There is actor Regina Marie Williams, her survivor's face not giving away any emotions in a still from Lynn Nottage's powerful war-and-prostitution-themed "Ruined." Marsden shot James A. Williams for Penumbra Theatre's "Fences," a simple image that telegraphed the whole story.

Other images include actor Stacia Rice at a moment that could have been captured somewhere in the Middle East: she melts into the blackness with everything covered but a slit of eyes. There is actor Molly Sue McDonald, facing us on the floor, in flight. There is a singing Austene Van at an old-style microphone in "Ain't Misbehavin'," captured looking inside-out as she spreads her flapper energy wide.

Let's not forget contemplative Mikhail Baryshnikov or joyful Bobby McFerrin, his dreadlocks flying over his eyes as he expresses pure delight.

Marsden's photos of famous, semi-famous and ordinary people give us things that we recognize with our emotional and aesthetic intelligence. We feel the energy and pulse of souls in her pictures as she draws out idiosyncrasy and eccentricity, vulnerability and strength. There is one in which actor Maggie Chestovich looks like a steely, determined Audrey Hepburn swimming in a background of dappled light. For pure delight and whimsy, she captured actor Zach Curtis dressed as a waving, 6-foot-tall chipmunk. One of Marsden's most memorable images is of a little boy, photographed from beneath, with one hand outstretched. He looks like the inspiration for a Michelangelo painting.

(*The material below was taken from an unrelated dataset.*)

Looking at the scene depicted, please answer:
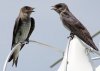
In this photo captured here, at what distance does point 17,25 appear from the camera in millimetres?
17234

Marsden's work shows us that the art she first took up at 15, and that she described as a kind of spiritual awakening, continued to nourish her all the way through her too-brief life. We, in turn, get to partake of her spiritual pursuits every time something in her pictures moves us.

In chronicling the Twin Cities theater scene -- her images were in programs, posters and newspapers all over -- she helped shape it like few others. In the wake of her death, many are mourning her loss. But her legacy lives on in what her images evoke in us. Marsden brought to her subjects her own striking light.